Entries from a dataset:

····················

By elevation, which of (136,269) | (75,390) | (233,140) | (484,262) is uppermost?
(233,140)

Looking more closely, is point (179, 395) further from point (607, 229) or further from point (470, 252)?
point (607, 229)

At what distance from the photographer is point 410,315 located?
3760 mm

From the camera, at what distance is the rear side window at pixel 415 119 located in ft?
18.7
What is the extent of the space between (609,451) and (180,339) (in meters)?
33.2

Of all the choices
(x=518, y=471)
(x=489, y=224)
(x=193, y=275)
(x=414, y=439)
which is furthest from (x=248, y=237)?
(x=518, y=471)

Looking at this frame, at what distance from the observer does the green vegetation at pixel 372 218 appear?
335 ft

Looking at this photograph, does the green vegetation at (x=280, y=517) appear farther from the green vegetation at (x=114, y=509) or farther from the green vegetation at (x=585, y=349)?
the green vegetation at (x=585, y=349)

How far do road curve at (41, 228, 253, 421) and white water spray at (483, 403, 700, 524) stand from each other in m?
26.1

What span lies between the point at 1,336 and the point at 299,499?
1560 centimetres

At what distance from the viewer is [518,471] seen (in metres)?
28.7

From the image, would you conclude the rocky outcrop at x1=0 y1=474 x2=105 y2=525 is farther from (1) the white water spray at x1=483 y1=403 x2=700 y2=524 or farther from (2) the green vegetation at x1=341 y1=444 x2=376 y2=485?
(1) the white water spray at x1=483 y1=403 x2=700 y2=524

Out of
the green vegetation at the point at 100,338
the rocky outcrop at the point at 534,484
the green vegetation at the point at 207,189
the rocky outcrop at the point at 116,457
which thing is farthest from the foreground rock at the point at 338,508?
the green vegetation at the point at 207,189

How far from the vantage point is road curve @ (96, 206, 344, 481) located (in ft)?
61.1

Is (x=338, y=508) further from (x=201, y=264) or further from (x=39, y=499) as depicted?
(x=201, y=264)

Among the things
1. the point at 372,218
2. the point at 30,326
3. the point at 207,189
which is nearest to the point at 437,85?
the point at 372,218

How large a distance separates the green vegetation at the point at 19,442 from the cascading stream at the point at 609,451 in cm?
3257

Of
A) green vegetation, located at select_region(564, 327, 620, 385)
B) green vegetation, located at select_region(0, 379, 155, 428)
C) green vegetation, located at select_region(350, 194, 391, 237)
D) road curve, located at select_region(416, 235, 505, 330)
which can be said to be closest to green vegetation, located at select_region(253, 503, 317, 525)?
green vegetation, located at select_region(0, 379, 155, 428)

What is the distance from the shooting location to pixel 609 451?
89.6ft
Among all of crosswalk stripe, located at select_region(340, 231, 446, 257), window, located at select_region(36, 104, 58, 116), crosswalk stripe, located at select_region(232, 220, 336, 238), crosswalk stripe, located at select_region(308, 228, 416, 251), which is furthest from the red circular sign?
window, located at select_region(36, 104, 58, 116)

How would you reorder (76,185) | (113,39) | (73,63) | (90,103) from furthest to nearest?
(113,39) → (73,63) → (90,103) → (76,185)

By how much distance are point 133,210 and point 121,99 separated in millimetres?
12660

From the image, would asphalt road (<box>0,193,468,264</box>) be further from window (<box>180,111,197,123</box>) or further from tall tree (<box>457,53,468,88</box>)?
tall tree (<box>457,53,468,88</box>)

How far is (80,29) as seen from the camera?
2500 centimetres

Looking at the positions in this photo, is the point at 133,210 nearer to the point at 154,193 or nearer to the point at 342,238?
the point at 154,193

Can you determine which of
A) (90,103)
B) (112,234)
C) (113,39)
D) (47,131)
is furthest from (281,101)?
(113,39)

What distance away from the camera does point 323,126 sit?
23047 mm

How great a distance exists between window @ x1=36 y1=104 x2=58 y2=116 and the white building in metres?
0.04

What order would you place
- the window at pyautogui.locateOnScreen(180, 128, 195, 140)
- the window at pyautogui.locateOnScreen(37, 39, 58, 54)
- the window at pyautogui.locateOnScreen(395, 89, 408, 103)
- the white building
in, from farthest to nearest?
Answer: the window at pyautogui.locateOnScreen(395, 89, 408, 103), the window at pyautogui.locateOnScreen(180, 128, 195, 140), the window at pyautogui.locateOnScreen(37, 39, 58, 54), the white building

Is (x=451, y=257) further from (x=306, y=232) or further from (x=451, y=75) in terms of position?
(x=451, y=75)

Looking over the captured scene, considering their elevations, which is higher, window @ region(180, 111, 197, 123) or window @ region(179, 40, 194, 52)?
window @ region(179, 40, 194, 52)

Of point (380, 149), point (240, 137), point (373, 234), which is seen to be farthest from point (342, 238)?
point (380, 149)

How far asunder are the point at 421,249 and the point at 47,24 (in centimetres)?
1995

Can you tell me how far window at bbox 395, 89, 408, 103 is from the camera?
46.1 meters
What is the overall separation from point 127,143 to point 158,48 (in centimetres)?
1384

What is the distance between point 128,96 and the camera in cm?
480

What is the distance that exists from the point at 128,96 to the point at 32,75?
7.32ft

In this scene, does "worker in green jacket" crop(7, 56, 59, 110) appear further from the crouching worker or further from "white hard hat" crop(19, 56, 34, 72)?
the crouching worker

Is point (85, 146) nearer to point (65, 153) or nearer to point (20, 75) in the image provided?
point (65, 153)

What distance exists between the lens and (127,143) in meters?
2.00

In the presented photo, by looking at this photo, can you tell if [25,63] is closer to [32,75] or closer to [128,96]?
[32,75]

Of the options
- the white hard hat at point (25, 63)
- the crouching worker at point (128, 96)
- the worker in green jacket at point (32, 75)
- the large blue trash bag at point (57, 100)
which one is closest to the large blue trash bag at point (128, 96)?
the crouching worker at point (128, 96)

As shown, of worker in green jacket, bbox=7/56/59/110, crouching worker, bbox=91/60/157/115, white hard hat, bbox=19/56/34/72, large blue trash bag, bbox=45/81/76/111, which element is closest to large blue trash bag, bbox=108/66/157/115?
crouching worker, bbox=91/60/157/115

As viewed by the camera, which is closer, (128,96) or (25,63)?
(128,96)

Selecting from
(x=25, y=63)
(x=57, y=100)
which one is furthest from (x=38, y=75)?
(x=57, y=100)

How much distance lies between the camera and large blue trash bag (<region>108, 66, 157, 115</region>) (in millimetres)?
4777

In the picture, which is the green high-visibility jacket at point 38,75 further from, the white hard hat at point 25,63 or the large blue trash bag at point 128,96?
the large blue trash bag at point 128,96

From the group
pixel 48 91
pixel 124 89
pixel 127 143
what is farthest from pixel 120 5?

····················

● **Exercise prompt**
Retype every one of the items above without any changes.

● **Solution for this exercise**
By elevation, which of (136,269) | (75,390) | (233,140) | (484,262) is uppermost?
(233,140)

Looking more closely, is point (179, 395) further from point (607, 229) or further from point (470, 252)?
point (607, 229)

At what distance from the photographer is point 410,315 located?
3760 mm

From the camera, at what distance is the rear side window at pixel 415 119 located in ft?
18.7
What is the extent of the space between (609,451) and (180,339) (in meters)?
33.2

Of all the choices
(x=518, y=471)
(x=489, y=224)
(x=193, y=275)
(x=414, y=439)
which is furthest from (x=248, y=237)?
(x=518, y=471)

Looking at this frame, at what distance from the observer does the green vegetation at pixel 372 218 appear?
335 ft

Looking at this photograph, does the green vegetation at (x=280, y=517) appear farther from the green vegetation at (x=114, y=509) or farther from the green vegetation at (x=585, y=349)?
the green vegetation at (x=585, y=349)

How far do road curve at (41, 228, 253, 421) and white water spray at (483, 403, 700, 524) stand from each other in m?
26.1

What span lies between the point at 1,336 and the point at 299,499?
1560 centimetres

At what distance from the viewer is [518,471] seen (in metres)?
28.7

From the image, would you conclude the rocky outcrop at x1=0 y1=474 x2=105 y2=525 is farther from (1) the white water spray at x1=483 y1=403 x2=700 y2=524 or farther from (2) the green vegetation at x1=341 y1=444 x2=376 y2=485?
(1) the white water spray at x1=483 y1=403 x2=700 y2=524

Out of
the green vegetation at the point at 100,338
the rocky outcrop at the point at 534,484
the green vegetation at the point at 207,189
the rocky outcrop at the point at 116,457
which thing is farthest from the foreground rock at the point at 338,508?
the green vegetation at the point at 207,189

How far from the vantage point is road curve @ (96, 206, 344, 481) located (in ft)?
61.1

Is (x=338, y=508) further from (x=201, y=264) or further from (x=39, y=499) as depicted?
(x=201, y=264)

Among the things
1. the point at 372,218
2. the point at 30,326
3. the point at 207,189
which is nearest to the point at 437,85?
the point at 372,218

How large a distance separates the green vegetation at the point at 19,442 from the cascading stream at the point at 609,451 in cm?
3257

Of
A) green vegetation, located at select_region(564, 327, 620, 385)
B) green vegetation, located at select_region(0, 379, 155, 428)
C) green vegetation, located at select_region(350, 194, 391, 237)
D) road curve, located at select_region(416, 235, 505, 330)
which can be said to be closest to green vegetation, located at select_region(253, 503, 317, 525)?
green vegetation, located at select_region(0, 379, 155, 428)

What is the distance from the shooting location to pixel 609 451?
89.6ft
Among all of crosswalk stripe, located at select_region(340, 231, 446, 257), window, located at select_region(36, 104, 58, 116), crosswalk stripe, located at select_region(232, 220, 336, 238), crosswalk stripe, located at select_region(308, 228, 416, 251), which is furthest from the red circular sign?
window, located at select_region(36, 104, 58, 116)

How would you reorder (76,185) | (113,39) | (73,63) | (90,103) from furthest to nearest?
(113,39) → (73,63) → (90,103) → (76,185)

By how much distance are point 133,210 and point 121,99 separated in millimetres?
12660

From the image, would asphalt road (<box>0,193,468,264</box>) be further from window (<box>180,111,197,123</box>) or further from tall tree (<box>457,53,468,88</box>)?
tall tree (<box>457,53,468,88</box>)

How far is (80,29) as seen from the camera?
2500 centimetres

Looking at the positions in this photo, is the point at 133,210 nearer to the point at 154,193 or nearer to the point at 342,238?
the point at 154,193

Can you determine which of
A) (90,103)
B) (112,234)
C) (113,39)
D) (47,131)
is furthest from (281,101)?
(113,39)

What distance away from the camera does point 323,126 sit?
23047 mm

How great a distance exists between window @ x1=36 y1=104 x2=58 y2=116 and the white building in metres?
0.04

What order would you place
- the window at pyautogui.locateOnScreen(180, 128, 195, 140)
- the window at pyautogui.locateOnScreen(37, 39, 58, 54)
- the window at pyautogui.locateOnScreen(395, 89, 408, 103)
- the white building
in, from farthest to nearest?
Answer: the window at pyautogui.locateOnScreen(395, 89, 408, 103), the window at pyautogui.locateOnScreen(180, 128, 195, 140), the window at pyautogui.locateOnScreen(37, 39, 58, 54), the white building

Is (x=451, y=257) further from (x=306, y=232) or further from (x=451, y=75) in terms of position?
(x=451, y=75)

Looking over the captured scene, considering their elevations, which is higher, window @ region(180, 111, 197, 123) or window @ region(179, 40, 194, 52)?
window @ region(179, 40, 194, 52)

Of point (380, 149), point (240, 137), point (373, 234), which is seen to be farthest from point (342, 238)?
point (380, 149)

How far asunder are the point at 421,249 and the point at 47,24 (in centimetres)?
1995

Can you tell me how far window at bbox 395, 89, 408, 103 is from the camera?
46.1 meters
What is the overall separation from point 127,143 to point 158,48 (in centimetres)?
1384

What is the distance between point 128,96 and the camera in cm?
480

What is the distance that exists from the point at 128,96 to the point at 32,75?
7.32ft

In this scene, does "worker in green jacket" crop(7, 56, 59, 110) appear further from the crouching worker or further from "white hard hat" crop(19, 56, 34, 72)?
the crouching worker

Is point (85, 146) nearer to point (65, 153) or nearer to point (20, 75) in the image provided?
point (65, 153)

What distance exists between the lens and (127,143) in meters?
2.00

In the presented photo, by looking at this photo, can you tell if [25,63] is closer to [32,75] or closer to [128,96]?
[32,75]

Of the options
- the white hard hat at point (25, 63)
- the crouching worker at point (128, 96)
- the worker in green jacket at point (32, 75)
- the large blue trash bag at point (57, 100)
which one is closest to the large blue trash bag at point (128, 96)?
the crouching worker at point (128, 96)

As shown, of worker in green jacket, bbox=7/56/59/110, crouching worker, bbox=91/60/157/115, white hard hat, bbox=19/56/34/72, large blue trash bag, bbox=45/81/76/111, which element is closest to large blue trash bag, bbox=108/66/157/115?
crouching worker, bbox=91/60/157/115

As viewed by the camera, which is closer, (128,96) or (25,63)?
(128,96)

Selecting from
(x=25, y=63)
(x=57, y=100)
which one is furthest from (x=38, y=75)?
(x=57, y=100)

How much distance lies between the camera and large blue trash bag (<region>108, 66, 157, 115</region>) (in millimetres)?
4777

In the picture, which is the green high-visibility jacket at point 38,75 further from, the white hard hat at point 25,63 or the large blue trash bag at point 128,96?
the large blue trash bag at point 128,96

From the group
pixel 48 91
pixel 124 89
pixel 127 143
what is farthest from pixel 120 5?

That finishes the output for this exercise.